Under The Persimmon Tree

Suzanne Fisher Staples

Walker Books


Oct 2005

As every storyteller knows, it is the tales of individual people which bring real events to life. The sanitised vocabulary and politicised angles of the news can make the realities and complexities of recent world events difficult for young adults to access.
Set in Afghanistan in the months following September 11th and endorsed by Amnesty International, here is a book to contribute to a better understanding. Alternate chapters give us the stories of two heroines. Najmah, an Afghan girl, sees her father and brother conscripted to the Taliban, and her mother and baby brother killed in an American air raid. Lost and alone, she begins the dangerous journey through the mountains to Pakistan, where she hopes to find her family again. Elaine, an American woman, is also alone. Living in Pakistan after converting to Islam and marrying an Afghan doctor, she has not heard from him since he left to establish a hospital. Whilst she waits she teaches refugee children under the persimmon tree in her garden.
The two different viewpoints work well. From Najmah we get a picture of everyday life in rural Afghanistan. Staples draws on her experiences as a UPI reporter in Afghanistan and Pakistan to paint a picture of day-to-day life rich in fascinating and evocative details. Set against this normality the accounts of the death of Najmah’s mother and baby brother are particularly powerful and moving. From Elaine (known as Nusrat) we get a view of the contrasts between Western and Middle Eastern culture. By giving us an insight into two hearts and minds Staples also shows us the similarities, in a wonderful celebration of our common humanity.
When at last Najmah and Nusrat do find each other, their shared feelings of anxiety and loss, plus their shared interest in the stars, gives them the comfort and strength they need. Don’t expect a happy ending, Staples is a realist. But she shows that hard truths can be accepted, with courage and dignity.

Exercises to complete:
a) Name every member of Najmah's family that the review mentions.
b) According to the review, how is Staples able to give such a detailed picture of everyday life in rural Afghanistan?

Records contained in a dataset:
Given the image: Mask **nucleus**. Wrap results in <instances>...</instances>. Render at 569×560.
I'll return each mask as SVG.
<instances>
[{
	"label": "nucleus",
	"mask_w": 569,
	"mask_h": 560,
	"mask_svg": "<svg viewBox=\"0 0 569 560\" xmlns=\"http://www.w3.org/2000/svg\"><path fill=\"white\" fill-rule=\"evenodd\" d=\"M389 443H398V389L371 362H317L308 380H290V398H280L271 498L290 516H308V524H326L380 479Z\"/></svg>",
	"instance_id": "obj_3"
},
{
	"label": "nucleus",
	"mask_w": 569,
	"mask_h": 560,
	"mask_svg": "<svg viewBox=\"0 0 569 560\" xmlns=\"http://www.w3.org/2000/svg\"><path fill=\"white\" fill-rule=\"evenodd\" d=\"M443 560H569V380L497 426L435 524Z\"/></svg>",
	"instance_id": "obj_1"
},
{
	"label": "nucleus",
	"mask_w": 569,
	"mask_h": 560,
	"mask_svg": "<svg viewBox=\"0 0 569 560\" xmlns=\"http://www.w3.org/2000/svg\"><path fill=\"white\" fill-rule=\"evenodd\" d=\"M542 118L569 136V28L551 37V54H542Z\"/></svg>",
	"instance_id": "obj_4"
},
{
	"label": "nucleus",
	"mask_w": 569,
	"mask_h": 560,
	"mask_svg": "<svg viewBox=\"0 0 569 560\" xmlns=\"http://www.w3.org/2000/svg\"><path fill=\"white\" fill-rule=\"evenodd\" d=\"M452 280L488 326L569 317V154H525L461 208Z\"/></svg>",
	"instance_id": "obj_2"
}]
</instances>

Answers to the exercise:
a) Her father, her brother, her mother and her baby brother.

b) She draws on her own experiences as a UPI reporter in Afghanistan and Pakistan. This lets her fill the picture of day-to-day life with fascinating and evocative details.